■ Work task:
Your task is to write out exactly the lines from the line containing "phylum: Chordata" through the end of the records, inclusive at both ends.

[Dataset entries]
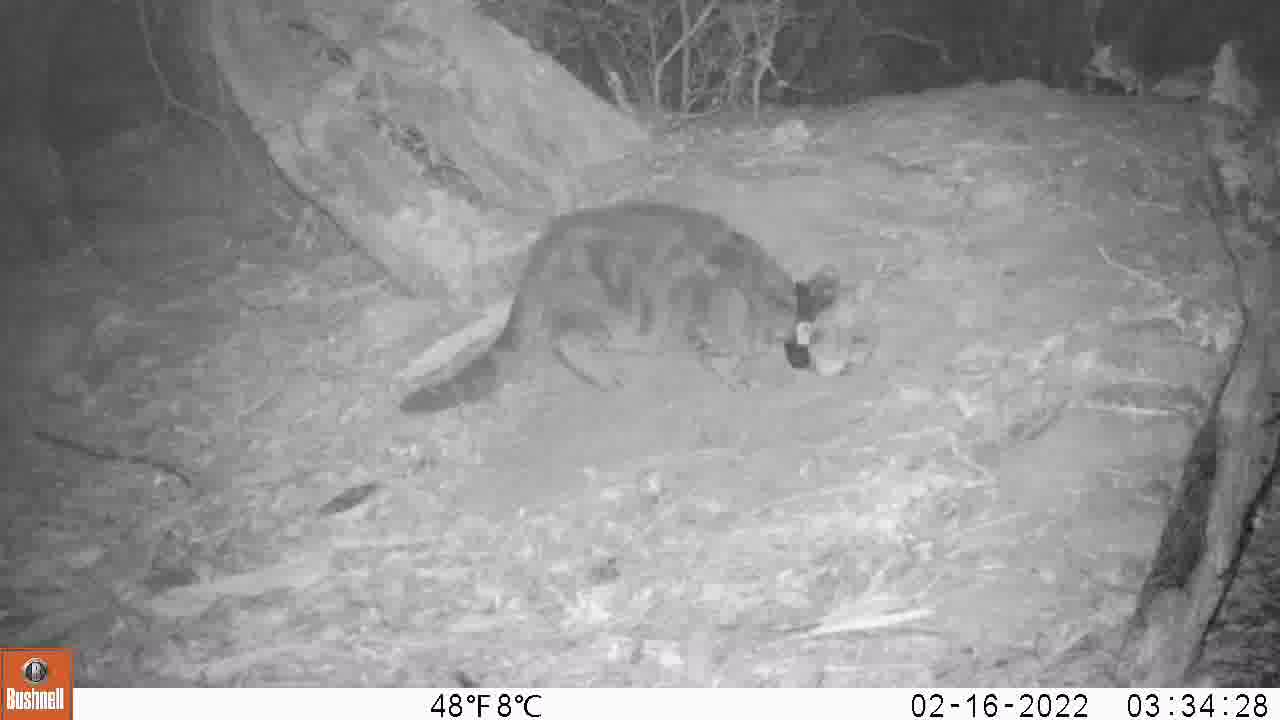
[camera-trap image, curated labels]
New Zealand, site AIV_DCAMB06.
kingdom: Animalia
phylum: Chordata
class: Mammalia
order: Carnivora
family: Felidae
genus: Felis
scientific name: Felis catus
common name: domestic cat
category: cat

■ Answer for the task:
phylum: Chordata
class: Mammalia
order: Carnivora
family: Felidae
genus: Felis
scientific name: Felis catus
common name: domestic cat
category: cat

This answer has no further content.